Se glissant à l’intérieur, Andra respira les aromates caractéristiques du lieu qui s’exhalaient depuis le Grand Salon, et contempla avec un sourire doux le pied de ces escaliers qu’elle connaissait si bien. Toutes leurs ascensions lui revinrent en mémoire, et les attentes aussi. Elle ne savait si elle avait préféré les premières ou les secondes. Parce que dans les premières, il y avait l’ombre des rires et des baisers, dans les secondes, le fantôme du sourire et du moment où la dame paraissait, emportant le calme avec elle. Rien ne semblait avoir changé : mêmes tapis, mêmes tentures, mêmes sons qui lui parvenaient des clients et des courtisanes affairées. Avec abnégation, elle souleva sa carcasse ébranlée qui, lentement, grimpa les étages, arrachant au corps encore supplicié des chuintements d’agonie. La démarche était gauche, et la honte, curieuse passagère, s’accrocha à son bras raidi pour l’accompagner dans sa montée. Pathétique vision que celle de cette femme qui se traînait, marche après marche, mue par l’espoir sordide de ne pas être davantage appréciée morte que vivante – si peu, et pourtant déjà trop.

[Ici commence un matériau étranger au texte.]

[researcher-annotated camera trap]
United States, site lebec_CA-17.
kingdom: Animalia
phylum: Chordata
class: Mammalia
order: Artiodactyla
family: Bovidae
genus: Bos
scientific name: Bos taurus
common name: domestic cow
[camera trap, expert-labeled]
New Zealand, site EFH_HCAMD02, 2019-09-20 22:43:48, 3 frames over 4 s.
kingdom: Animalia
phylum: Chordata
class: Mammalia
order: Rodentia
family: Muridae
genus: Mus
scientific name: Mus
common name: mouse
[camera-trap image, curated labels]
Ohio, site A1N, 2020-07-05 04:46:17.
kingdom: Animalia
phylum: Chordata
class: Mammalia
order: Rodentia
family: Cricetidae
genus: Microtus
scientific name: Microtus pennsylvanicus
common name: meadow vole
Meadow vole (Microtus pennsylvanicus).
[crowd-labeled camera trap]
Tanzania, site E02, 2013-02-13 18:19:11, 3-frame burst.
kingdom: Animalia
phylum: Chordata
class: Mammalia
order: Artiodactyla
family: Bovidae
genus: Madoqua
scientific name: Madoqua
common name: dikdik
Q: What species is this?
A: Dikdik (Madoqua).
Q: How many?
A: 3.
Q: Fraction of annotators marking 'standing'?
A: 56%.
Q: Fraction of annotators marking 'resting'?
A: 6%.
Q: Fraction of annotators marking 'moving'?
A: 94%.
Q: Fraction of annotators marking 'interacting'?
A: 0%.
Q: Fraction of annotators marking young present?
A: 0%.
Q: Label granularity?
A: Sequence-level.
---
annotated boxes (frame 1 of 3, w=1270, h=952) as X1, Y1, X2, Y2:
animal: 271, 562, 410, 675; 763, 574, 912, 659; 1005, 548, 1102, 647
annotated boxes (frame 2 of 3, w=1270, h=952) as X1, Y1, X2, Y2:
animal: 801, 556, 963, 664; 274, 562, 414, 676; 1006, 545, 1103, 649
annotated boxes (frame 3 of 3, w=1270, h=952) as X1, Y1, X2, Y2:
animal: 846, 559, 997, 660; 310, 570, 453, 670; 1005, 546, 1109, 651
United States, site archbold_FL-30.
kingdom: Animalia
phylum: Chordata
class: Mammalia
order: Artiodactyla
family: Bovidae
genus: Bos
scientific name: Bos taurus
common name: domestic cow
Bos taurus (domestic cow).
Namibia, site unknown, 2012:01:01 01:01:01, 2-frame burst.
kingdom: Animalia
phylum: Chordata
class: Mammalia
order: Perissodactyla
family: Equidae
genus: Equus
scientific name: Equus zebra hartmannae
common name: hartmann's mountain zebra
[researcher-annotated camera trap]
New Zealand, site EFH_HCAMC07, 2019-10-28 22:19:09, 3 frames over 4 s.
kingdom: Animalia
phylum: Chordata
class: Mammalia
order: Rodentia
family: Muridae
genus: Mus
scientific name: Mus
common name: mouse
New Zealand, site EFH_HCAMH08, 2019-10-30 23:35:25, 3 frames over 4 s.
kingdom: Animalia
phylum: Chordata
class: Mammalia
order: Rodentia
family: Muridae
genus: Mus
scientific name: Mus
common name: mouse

Enfin, elle parvint au dernier palier, s’avança … et resta figée, les doigts gourds incapables de saisir la poignée. Il était encore temps de fuir, de partir. Incapable d’avancer, pétrifiée par la douleur, le remord, et la culpabilité, dévorée par la crainte comme rarement elle l’avait été, la garde fixait le bois face à elle. Elle imagina tout ce qu’elle pourrait lui dire. Tout ce qu’elle n’avait osé dire, parce que c’était trop tôt, parce que c’était si fragile. Parce qu’elle savait se contenter des non-dits, mais que la franchise du rejet brûlerait trop fort son sourire fracassé. Les souvenirs affluèrent à nouveau, redoublèrent de vigueur, et les échos du passé menacèrent d’emporter les lambeaux du présent. Partir, ce serait tellement plus facile. Oublier la tendresse qui perlait dans les silhouettes qui dansaient, sous ses yeux, et s’abandonnaient déjà contre cette porte, avant de l’ouvrir maladroitement, pour la refermer avec vigueur et s’aimer furieusement dans le huis-clos d’une chambre qui avait palpité au rythme de leurs pulsions écarlates. Se perdre dans les rues de Starkhaven pour éviter de songer à cette pièce dont elle pouvait retracer les contours avec précision, et envoyer valser ces derniers à mesure que les corps défileraient, éperdus et lisses, sans visage ni prénom, juste des corps à serrer contre le sien, juste des âmes pour noyer la sienne. Et quand viendrait Andoral, il n’y aurait rien qui la retiendrait ici. Alors, peut-être qu’enfin, elle parviendrait à terminer sa route et embrasser la lumière blanche qui la mènerait vers l’après. Il fallait juste qu’elle soit courageuse, qu’elle se décide maintenant, qu’elle tourne les talons et s’en aille.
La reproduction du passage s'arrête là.